Bahçeli, Ankara istikametinden gelirken, TTK Üzülmez Müessese Müdürlüğü’nün altından geçildiği sırada İl Başkanı Korkutan’a, “Zonguldak merkeze gitmiyor muyuz? Niye mahalle arasından geçiyoruz?” gibi söylemde bulunarak “köy” görüntüsünü yıllar öncesinden dile getirmişti.

Bir diğer aklıma gelen olay ise; 2008 yılında Zonguldak’a maden ocağına girmek için gelen zamanın Başbakanı Sayın Recep Tayyip Erdoğan’ın yeni Ankara yolundan Zonguldak’a girerken 69 Ambarları’nı görüp, yanındaki Vali Sayın Erdal Ata’ya sarf ettiği sözlerdi… Vali Sayın Ata’ya, “çirkin görüntünün, rezilliğin” ne olduğunu soran Başbakan Erdoğan’ın, “Kaldırın bu rezilliği” talimatı da hafızalarımıza yerleşen bir diğer anekdot oldu.

Çevre ve Şehircilik eski Bakanlarından Erdoğan Bayraktar’ın Kozlu’da açılış töreninde Zonguldak eski Milletvekili Köksal Toptan’a sarf ettiği sözler de “köy” göründüğümüzün ispatıdır. Bakan Bayraktar, Toptan’ın yanına yanaşarak, “Bu Ankara girişinizin hali ne? Hiç mi görmüyorsunuz?” sözleri de durumumuzun özetidir.
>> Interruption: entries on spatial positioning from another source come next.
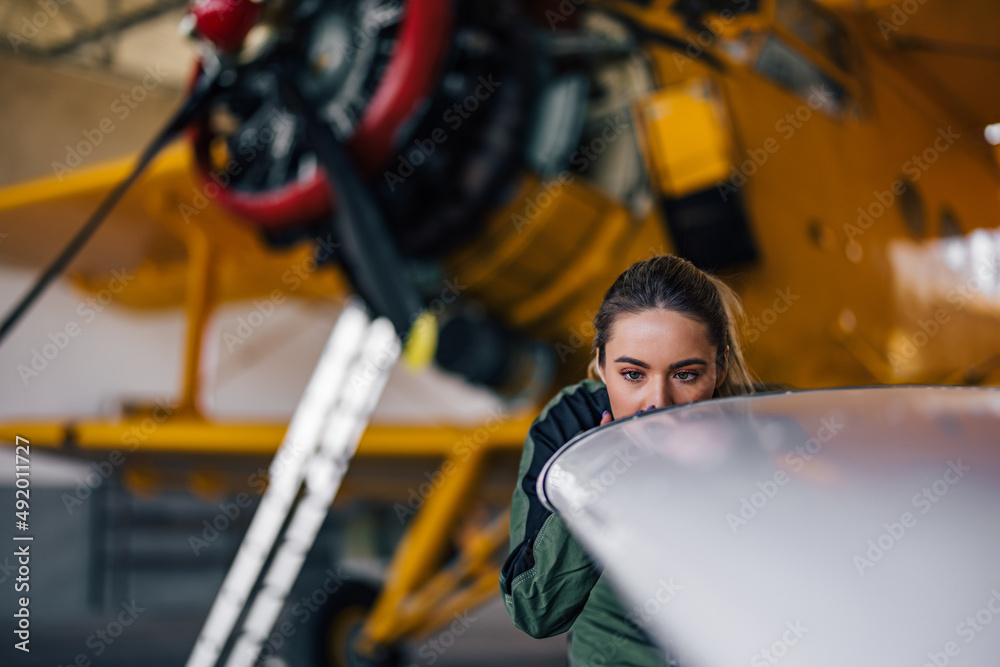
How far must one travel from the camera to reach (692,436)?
490mm

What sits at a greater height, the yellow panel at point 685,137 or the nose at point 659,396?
the nose at point 659,396

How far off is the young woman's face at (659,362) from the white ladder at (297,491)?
5.12ft

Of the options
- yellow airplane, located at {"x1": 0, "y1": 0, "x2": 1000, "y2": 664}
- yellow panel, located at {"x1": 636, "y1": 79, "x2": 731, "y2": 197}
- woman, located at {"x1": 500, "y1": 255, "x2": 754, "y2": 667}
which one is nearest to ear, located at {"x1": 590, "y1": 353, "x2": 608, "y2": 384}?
woman, located at {"x1": 500, "y1": 255, "x2": 754, "y2": 667}

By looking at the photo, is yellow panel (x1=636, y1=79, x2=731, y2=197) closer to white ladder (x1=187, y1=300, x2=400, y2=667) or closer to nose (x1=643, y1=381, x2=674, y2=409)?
white ladder (x1=187, y1=300, x2=400, y2=667)

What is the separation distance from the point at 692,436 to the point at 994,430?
22 centimetres

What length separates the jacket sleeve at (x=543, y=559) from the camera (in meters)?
0.59

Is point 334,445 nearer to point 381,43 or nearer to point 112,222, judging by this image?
point 381,43

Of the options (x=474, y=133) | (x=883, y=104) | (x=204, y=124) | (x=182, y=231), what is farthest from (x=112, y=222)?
(x=883, y=104)

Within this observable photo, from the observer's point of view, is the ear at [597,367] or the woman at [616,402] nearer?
the woman at [616,402]

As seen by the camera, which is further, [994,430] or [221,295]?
[221,295]

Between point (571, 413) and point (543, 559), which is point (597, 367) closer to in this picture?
point (571, 413)

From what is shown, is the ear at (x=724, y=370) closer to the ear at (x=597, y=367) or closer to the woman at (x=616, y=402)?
the woman at (x=616, y=402)

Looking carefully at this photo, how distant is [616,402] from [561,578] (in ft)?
0.53

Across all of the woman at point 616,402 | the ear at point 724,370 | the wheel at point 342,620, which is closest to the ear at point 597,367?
the woman at point 616,402
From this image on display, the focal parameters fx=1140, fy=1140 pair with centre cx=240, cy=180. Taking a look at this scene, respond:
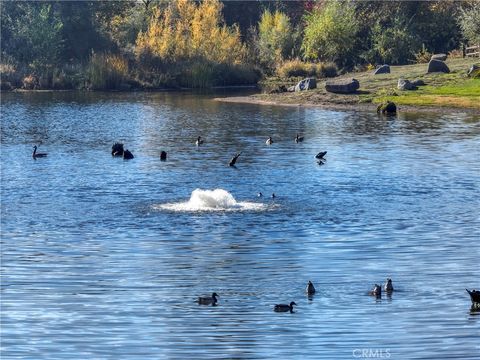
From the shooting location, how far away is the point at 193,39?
450ft

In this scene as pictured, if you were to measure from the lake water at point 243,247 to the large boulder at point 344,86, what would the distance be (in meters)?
27.7

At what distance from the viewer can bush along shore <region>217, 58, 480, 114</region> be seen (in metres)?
101

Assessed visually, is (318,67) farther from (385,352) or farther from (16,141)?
(385,352)

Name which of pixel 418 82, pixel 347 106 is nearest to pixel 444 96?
pixel 418 82

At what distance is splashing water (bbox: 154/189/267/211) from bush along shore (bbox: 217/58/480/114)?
5035cm

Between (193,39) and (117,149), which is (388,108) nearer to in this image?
(117,149)

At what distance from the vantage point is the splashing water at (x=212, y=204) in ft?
166

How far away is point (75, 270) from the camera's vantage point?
129 feet

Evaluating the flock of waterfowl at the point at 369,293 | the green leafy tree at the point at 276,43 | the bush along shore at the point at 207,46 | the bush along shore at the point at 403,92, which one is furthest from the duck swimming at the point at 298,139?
the green leafy tree at the point at 276,43

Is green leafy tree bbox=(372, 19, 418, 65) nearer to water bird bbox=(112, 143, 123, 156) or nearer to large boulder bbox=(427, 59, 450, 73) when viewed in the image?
large boulder bbox=(427, 59, 450, 73)

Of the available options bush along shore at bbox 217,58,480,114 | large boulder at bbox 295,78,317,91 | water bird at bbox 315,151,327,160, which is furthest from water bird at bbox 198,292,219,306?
large boulder at bbox 295,78,317,91

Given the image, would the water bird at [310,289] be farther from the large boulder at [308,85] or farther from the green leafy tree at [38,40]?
the green leafy tree at [38,40]

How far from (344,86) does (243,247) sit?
6946 cm

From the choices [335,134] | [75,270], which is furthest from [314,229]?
[335,134]
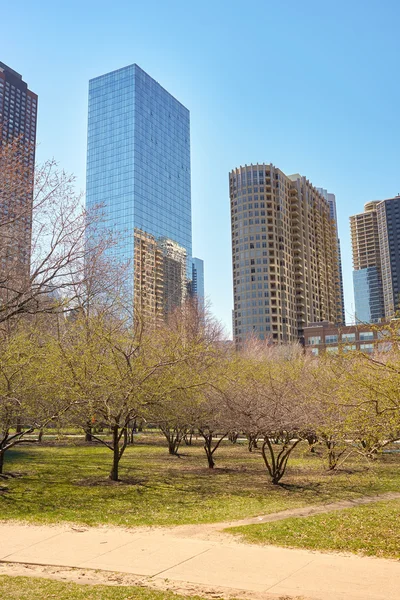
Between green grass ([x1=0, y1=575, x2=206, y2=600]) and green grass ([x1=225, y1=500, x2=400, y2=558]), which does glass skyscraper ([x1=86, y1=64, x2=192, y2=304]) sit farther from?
green grass ([x1=0, y1=575, x2=206, y2=600])

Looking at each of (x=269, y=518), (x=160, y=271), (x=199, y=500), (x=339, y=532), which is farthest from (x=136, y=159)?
(x=339, y=532)

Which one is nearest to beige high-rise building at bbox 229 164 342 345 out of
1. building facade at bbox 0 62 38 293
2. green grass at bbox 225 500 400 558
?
building facade at bbox 0 62 38 293

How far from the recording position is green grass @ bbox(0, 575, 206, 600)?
7062mm

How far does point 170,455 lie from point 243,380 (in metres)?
9.18

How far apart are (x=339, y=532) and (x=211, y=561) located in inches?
144

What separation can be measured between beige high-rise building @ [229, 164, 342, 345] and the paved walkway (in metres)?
127

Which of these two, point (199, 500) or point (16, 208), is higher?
point (16, 208)

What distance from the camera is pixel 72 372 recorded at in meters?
18.9

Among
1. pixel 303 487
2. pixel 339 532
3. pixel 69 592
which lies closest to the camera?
pixel 69 592

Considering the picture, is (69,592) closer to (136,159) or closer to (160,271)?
A: (160,271)

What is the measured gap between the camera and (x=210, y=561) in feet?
28.6

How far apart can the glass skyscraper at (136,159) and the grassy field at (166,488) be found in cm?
12154

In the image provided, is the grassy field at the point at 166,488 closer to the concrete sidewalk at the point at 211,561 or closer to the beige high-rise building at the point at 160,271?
the concrete sidewalk at the point at 211,561

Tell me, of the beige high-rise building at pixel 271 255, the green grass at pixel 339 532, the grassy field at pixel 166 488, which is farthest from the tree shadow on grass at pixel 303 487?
the beige high-rise building at pixel 271 255
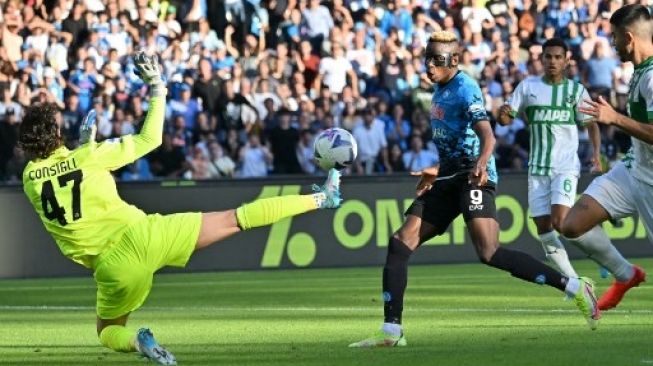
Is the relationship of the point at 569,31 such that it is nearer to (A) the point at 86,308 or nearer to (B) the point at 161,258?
(A) the point at 86,308

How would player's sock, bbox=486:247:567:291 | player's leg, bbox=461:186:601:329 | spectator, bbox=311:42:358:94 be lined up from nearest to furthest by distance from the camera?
player's leg, bbox=461:186:601:329 < player's sock, bbox=486:247:567:291 < spectator, bbox=311:42:358:94

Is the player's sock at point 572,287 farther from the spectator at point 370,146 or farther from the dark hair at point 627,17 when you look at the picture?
the spectator at point 370,146

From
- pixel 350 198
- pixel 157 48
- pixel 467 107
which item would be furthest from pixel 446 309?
pixel 157 48

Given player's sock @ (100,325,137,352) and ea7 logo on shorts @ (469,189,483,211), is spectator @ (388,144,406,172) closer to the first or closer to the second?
ea7 logo on shorts @ (469,189,483,211)

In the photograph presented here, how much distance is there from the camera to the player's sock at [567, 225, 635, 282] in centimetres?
1208

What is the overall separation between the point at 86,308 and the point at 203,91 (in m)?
9.80

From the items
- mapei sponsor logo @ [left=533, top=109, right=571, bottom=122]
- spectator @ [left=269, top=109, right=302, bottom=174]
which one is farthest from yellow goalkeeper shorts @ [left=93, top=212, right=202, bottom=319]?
spectator @ [left=269, top=109, right=302, bottom=174]

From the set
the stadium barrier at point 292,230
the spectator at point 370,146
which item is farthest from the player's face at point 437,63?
the spectator at point 370,146

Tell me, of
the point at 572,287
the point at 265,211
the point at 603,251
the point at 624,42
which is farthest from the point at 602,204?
the point at 265,211

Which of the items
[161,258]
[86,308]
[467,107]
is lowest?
[86,308]

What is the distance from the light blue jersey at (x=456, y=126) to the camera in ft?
35.6

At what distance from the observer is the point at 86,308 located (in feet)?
49.9

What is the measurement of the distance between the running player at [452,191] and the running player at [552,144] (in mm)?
3785

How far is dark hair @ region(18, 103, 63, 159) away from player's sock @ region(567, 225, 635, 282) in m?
4.32
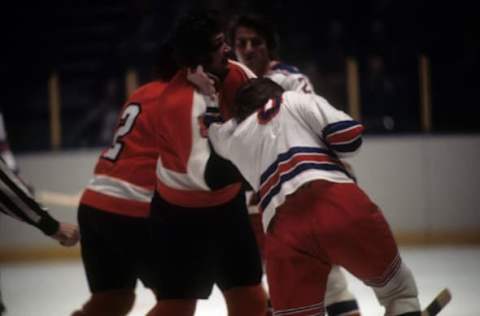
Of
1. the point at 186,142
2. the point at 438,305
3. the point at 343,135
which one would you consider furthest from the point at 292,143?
the point at 438,305

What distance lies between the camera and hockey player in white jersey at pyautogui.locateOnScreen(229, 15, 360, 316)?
354 centimetres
Cumhurbaşkanı Sayın Erdoğan, MHP Genel Başkanı Sayın Bahçeli ve Çevre ve Şehircilik eski Bakanı Sayın Bayraktar’ın sözleri ve vatandaşımızın pankartı; anlayana, anlamak isteyene göre çok ağır ifadelerdir.

Bu ifadelerden ve pankarttan birilerinin rahatsız olup utanması ve ona göre çalışması gerekir.

Ayrıca vatandaşın da Zonguldak’ı köy olmaktan kurtaracak siyasetçileri, yöneticileri seçmesi gerekir.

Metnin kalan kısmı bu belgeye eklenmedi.